Melihat judul di atas, barangkali Anda mencibir, “Hari gini hidup tanpa stres? Enggak Mungkin!” Eits, tunggu dulu, kita bisa kok hidup bebas stres, cuma ada triknya. Caranya?
Stres menjadi penyakit umum masyarakat
perkotaan. Coba sebut hal yang membuat Anda stres. “Biaya pendidikan
sekarang mahal. Bisa dibayangkan gimana kesalnya kita kalau anak tidak mau belajar, kerjanya cuma main hp atau games di internet? Yang ada, orangtua terutama ibu ngomel terus tiap hari,” ujar psikolog anak dan keluarga Dra Rustika Thamrin, Psi, CBA, Cht, CIPsi memberi contoh.
Perkembangan teknologi turut menjadi faktor stres. Saat ini ada saja teknologi teranyar. Rasanya, baru kemarin surfing
internet di komputer, kini tinggal klik lewat hp. Masalah hidup pun
kian kompleks. Hasil penelitian Holmes–Rake, permasalahan rumah tangga
menduduki peringkat tertinggi penyebab stres. Seperti, meninggalnya
pasangan hidup, perceraian dan marital separation (hubungan jarak jauh, red).
Akibat stres yang dibiarkan menumpuk,
kini psikolog kebanjiran kiriman pasien dari dokter. Sebab, banyak orang
sakit bermula dari stres. Nah lho?
Kenali Stres dan Jenisnya
Stres, menurut perempuan yang akrab
disapa Tika ini, adalah keadaan internal diri yang disebabkan adanya
tuntutan fisik, lingkungan atau situasi sosial. Misalnya, perilaku orang
lain terhadap kita, baru pindah rumah atau kantor.
Nah, yang harus diingat, lanjut Tika,
stres bersifat individual, tidak terkontrol, merusak fisiologis dan
fisik. “Berpotensi merusak, hanya kita sering tidak sadar,” imbuh ibu
tiga anak ini.
Hal itu terjadi karena ketidakseimbangan
antara daya tahan mental, individu itu sendiri dan beban yang
dirasakan. Pertanyaannya, apakah stres selalu mengganggu? Tika menjawab,
daya tahan stres setiap orang berbeda. Tergantung bagaimana pikiran dan
tubuh individu mempersepsikan suatu peristiwa. “Suka ngeh enggak ketika mendengar teman curhat, hati kecil kita bicara, Yah, baru segitu aja sudah stres?” katanya.

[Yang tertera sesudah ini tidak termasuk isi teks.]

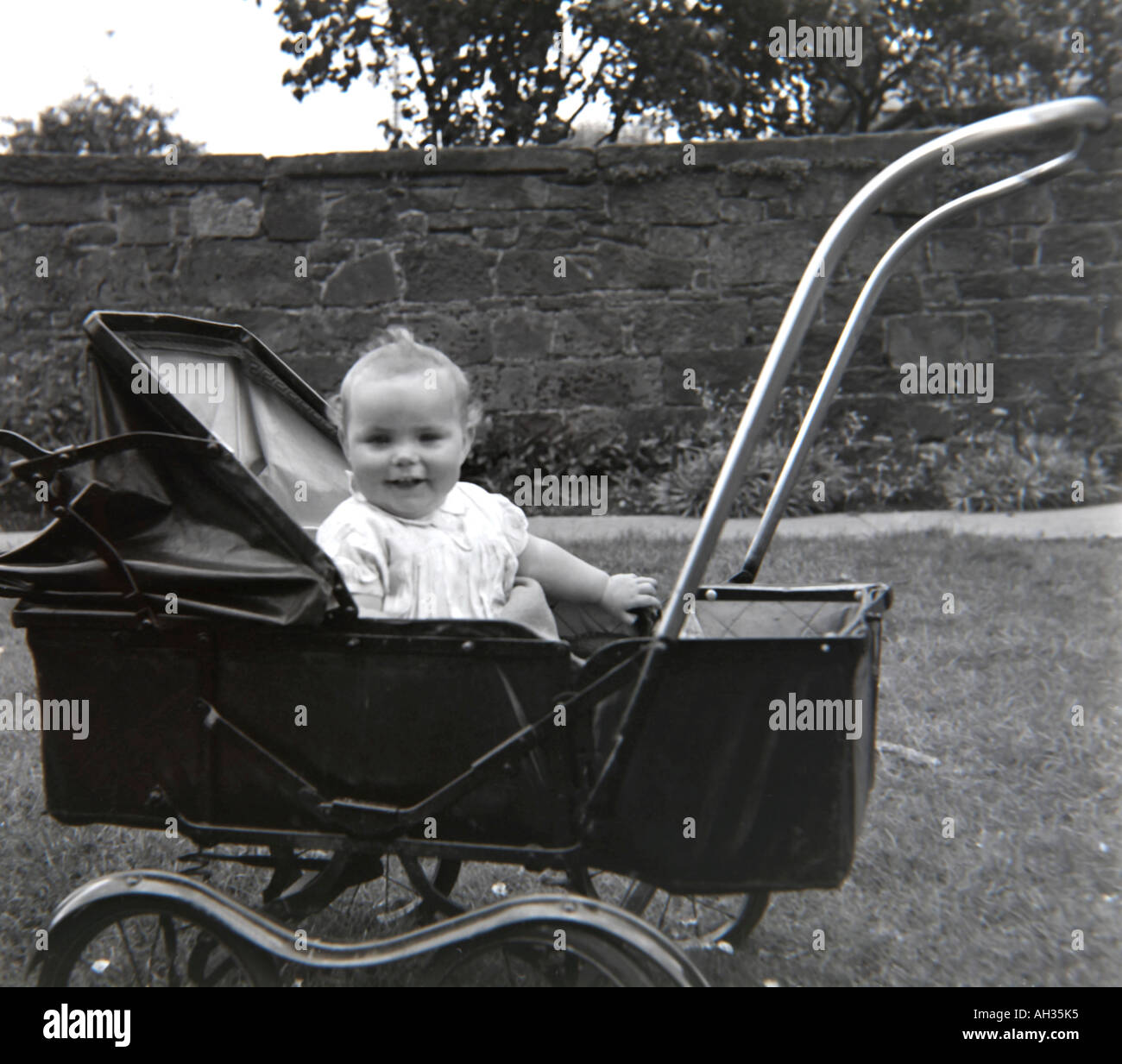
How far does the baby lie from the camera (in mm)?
2023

Ada dua jenis stres, yaitu eustress dan
distress. Eustress (stres positif) hasil dari respons stres yang
bersifat sehat, positif, membangun, kemampuan adaptasinya tinggi.
Contoh, ketika akan menghadapi ujian, kita rajin belajar. Saat berhasil
mengatasi stres, ada kenaikan level dalam diri yang membuat kita jadi
kuat. “Kalau sudah begini, percaya deh, stres itu malah bikin kangen,”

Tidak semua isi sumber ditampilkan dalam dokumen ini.